[DATA EXCERPTS Boundary: Start]
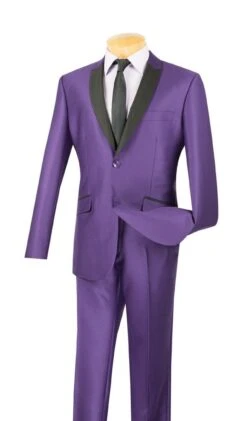 Vinci Men's 2 Pc Sharkskin Slim Fit Suit - Trimmed Shawl Collar -Stylish Men's Formal Wear s2ps 1 purple en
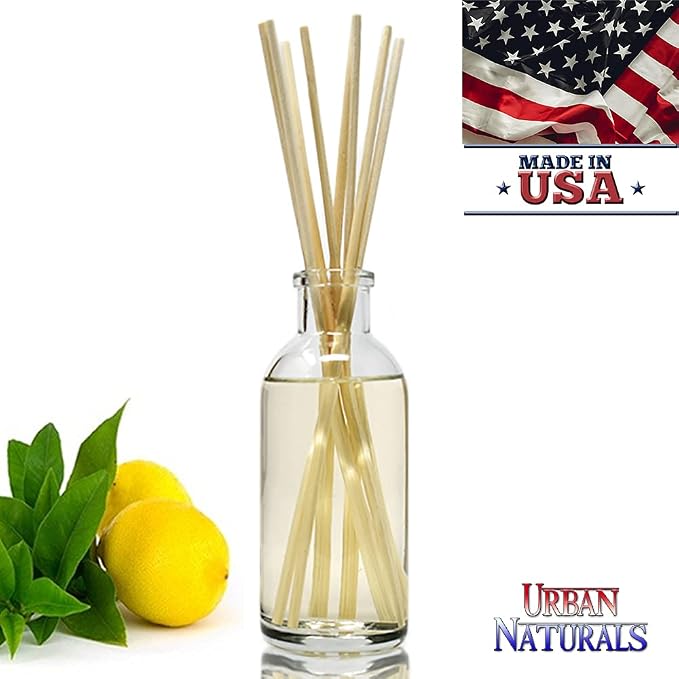 Urban Naturals Reed Diffuser Set, Lemon Verbena - Bathroom Shelf Décor | Reed Sticks, Tart, Citrus with fruity notes of Bergamot & Greens, A Cheerful Gift Idea, Made in the USA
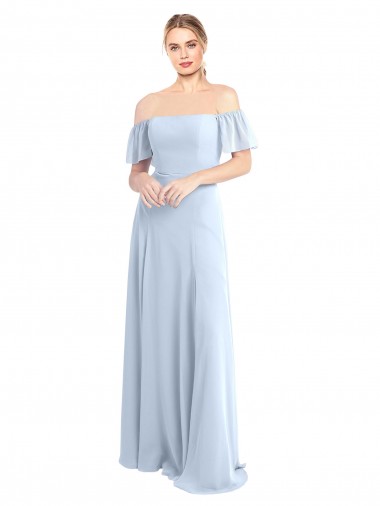 Online Off the Shoulder Flutter Sleeves Long Chiffon Bridesmaid Dress
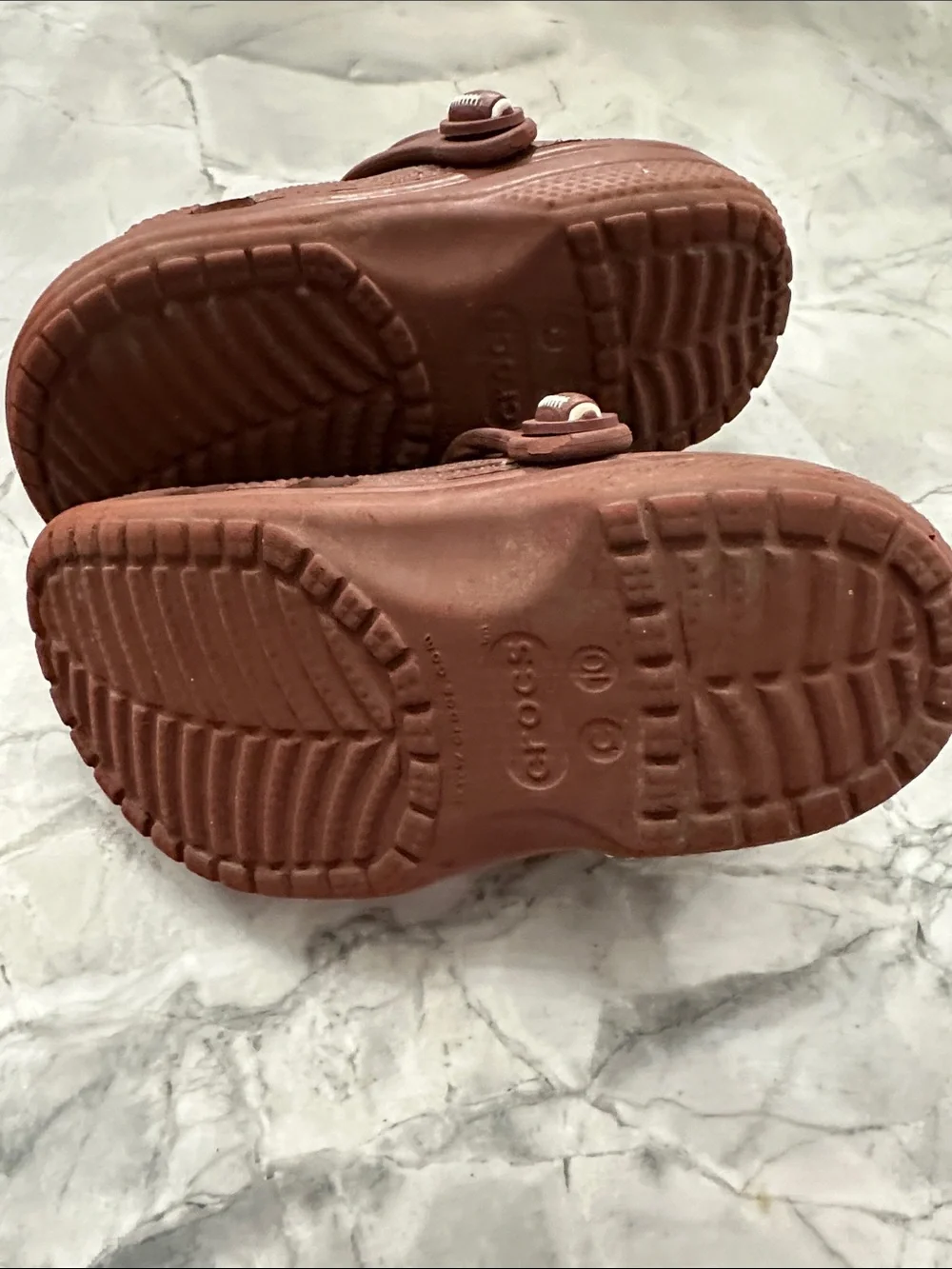 CROCS Kids Football Clog in Brown and White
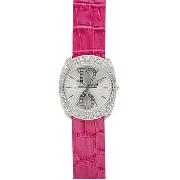 Red Herring - Women's Silver Coloured Round Dial with Pink Mock Croc Strap Watch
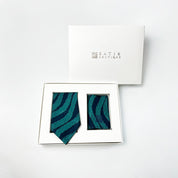 Batik Neck Tie & Pocket Square (Silk Cotton) - Teal Snakeskin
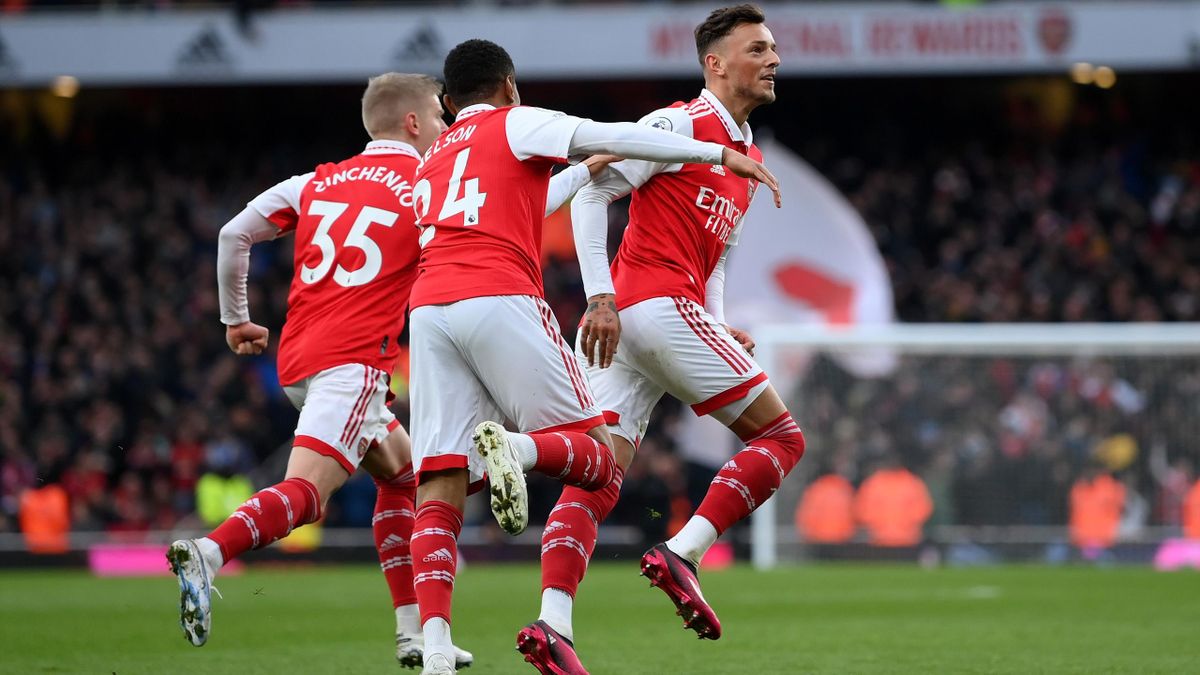 LONDON, ENGLAND - MARCH 04: Ben White of Arsenal celebrates with teammates after scoring the team's second goal during the Premier League match between Arsenal FC and AFC Bournemouth at Emirates Stadium on March 04, 2023 in London, England. (Photo by Shau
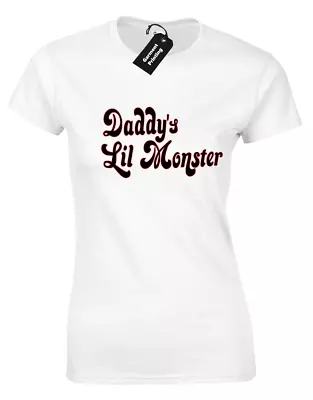 Buy Daddy's Lil Monster Ladies T-shirt Women Funny Harlequin Fancy Dress Squad (col) • 7.99£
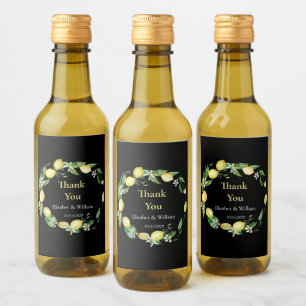 Watercolor Lemon Floral Black Mini Wine
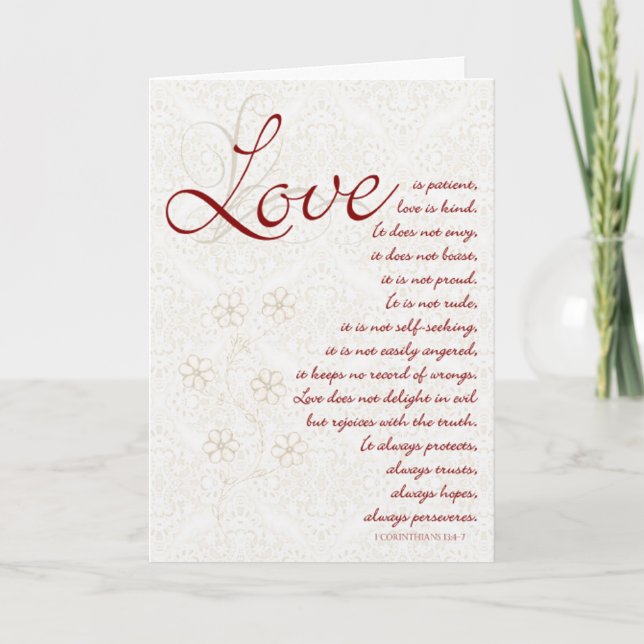 Cartão Scripture Wedding Love Is Congratulations (Frente)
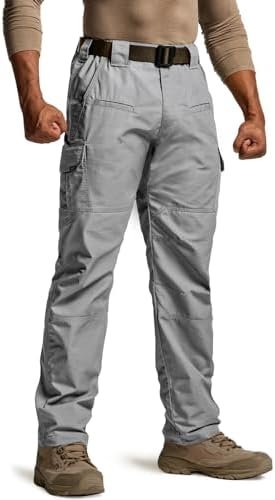 CQR Men's Tactical Pants, Water Resistant Ripstop Cargo Pants, Lightweight EDC Work Hiking Pants, Outdoor Apparel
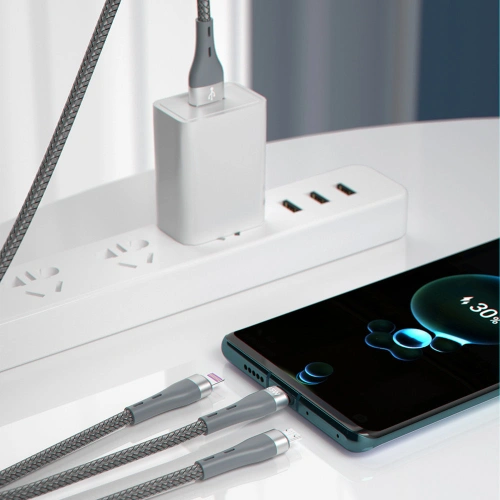 Kup Kabel Dudao 3w1 USB - Lightning/microUSB/USB-C 65W 1,2m szary (L20X) - DDA132 - {ean13} - Sklep Home Screen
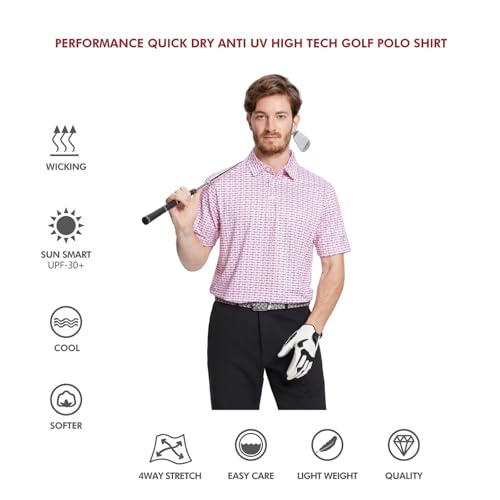 Image of Golf Shirts for Men Dry Fit Short Sleeve Print Performance Moisture Wicking Polo Shirt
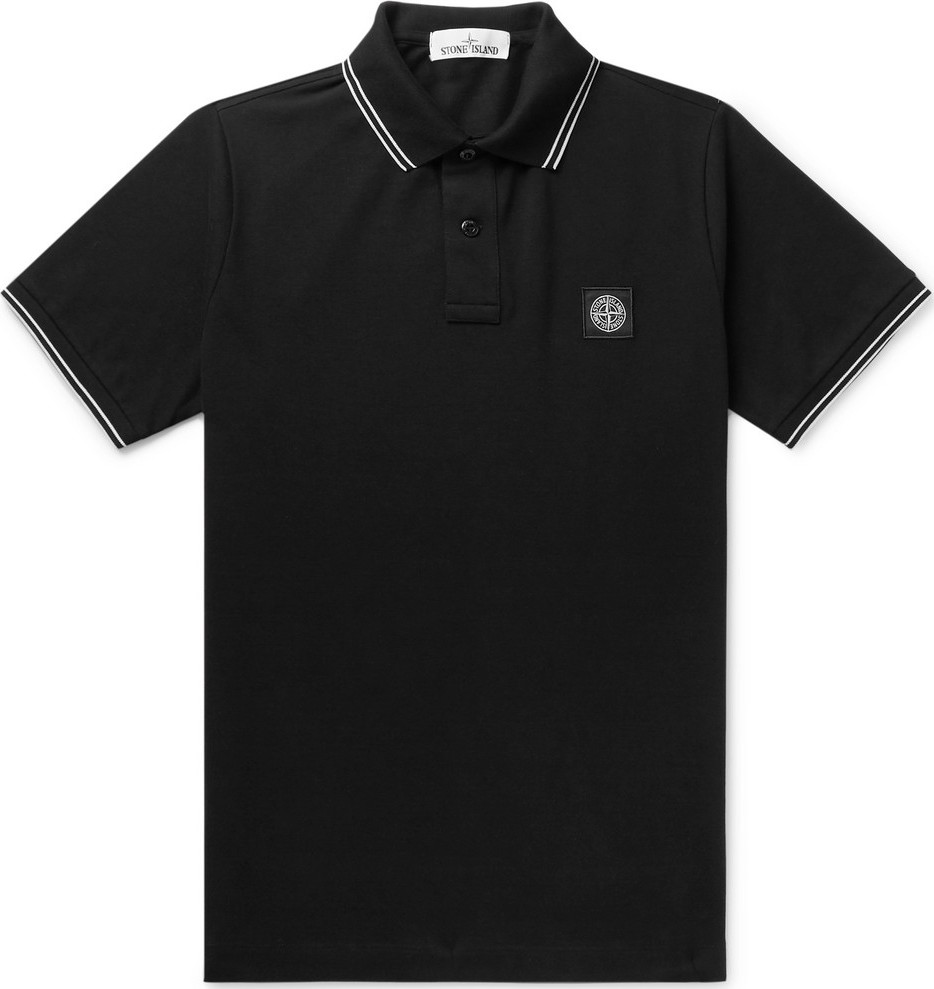 Stone Island Contrast-Tipped Stretch-Cotton Piqué Polo Shirt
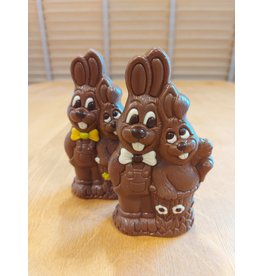 Papa en zoon haas 15 cm melk chcolade deco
[DATA EXCERPTS Boundary: End]
[THE PROBLEM]: Can you repeat each of the records above word for word, leaving out the pictures?

[ANSWER TO THIS EXERCISE]:
 Vinci Men's 2 Pc Sharkskin Slim Fit Suit - Trimmed Shawl Collar -Stylish Men's Formal Wear s2ps 1 purple en
 Urban Naturals Reed Diffuser Set, Lemon Verbena - Bathroom Shelf Décor | Reed Sticks, Tart, Citrus with fruity notes of Bergamot & Greens, A Cheerful Gift Idea, Made in the USA
 Online Off the Shoulder Flutter Sleeves Long Chiffon Bridesmaid Dress
 CROCS Kids Football Clog in Brown and White
 Red Herring - Women's Silver Coloured Round Dial with Pink Mock Croc Strap Watch
 Batik Neck Tie & Pocket Square (Silk Cotton) - Teal Snakeskin
 LONDON, ENGLAND - MARCH 04: Ben White of Arsenal celebrates with teammates after scoring the team's second goal during the Premier League match between Arsenal FC and AFC Bournemouth at Emirates Stadium on March 04, 2023 in London, England. (Photo by Shau
 Buy Daddy's Lil Monster Ladies T-shirt Women Funny Harlequin Fancy Dress Squad (col) • 7.99£
 Watercolor Lemon Floral Black Mini Wine
 Cartão Scripture Wedding Love Is Congratulations (Frente)
 CQR Men's Tactical Pants, Water Resistant Ripstop Cargo Pants, Lightweight EDC Work Hiking Pants, Outdoor Apparel
 Kup Kabel Dudao 3w1 USB - Lightning/microUSB/USB-C 65W 1,2m szary (L20X) - DDA132 - {ean13} - Sklep Home Screen
 Image of Golf Shirts for Men Dry Fit Short Sleeve Print Performance Moisture Wicking Polo Shirt
 Stone Island Contrast-Tipped Stretch-Cotton Piqué Polo Shirt
 Papa en zoon haas 15 cm melk chcolade deco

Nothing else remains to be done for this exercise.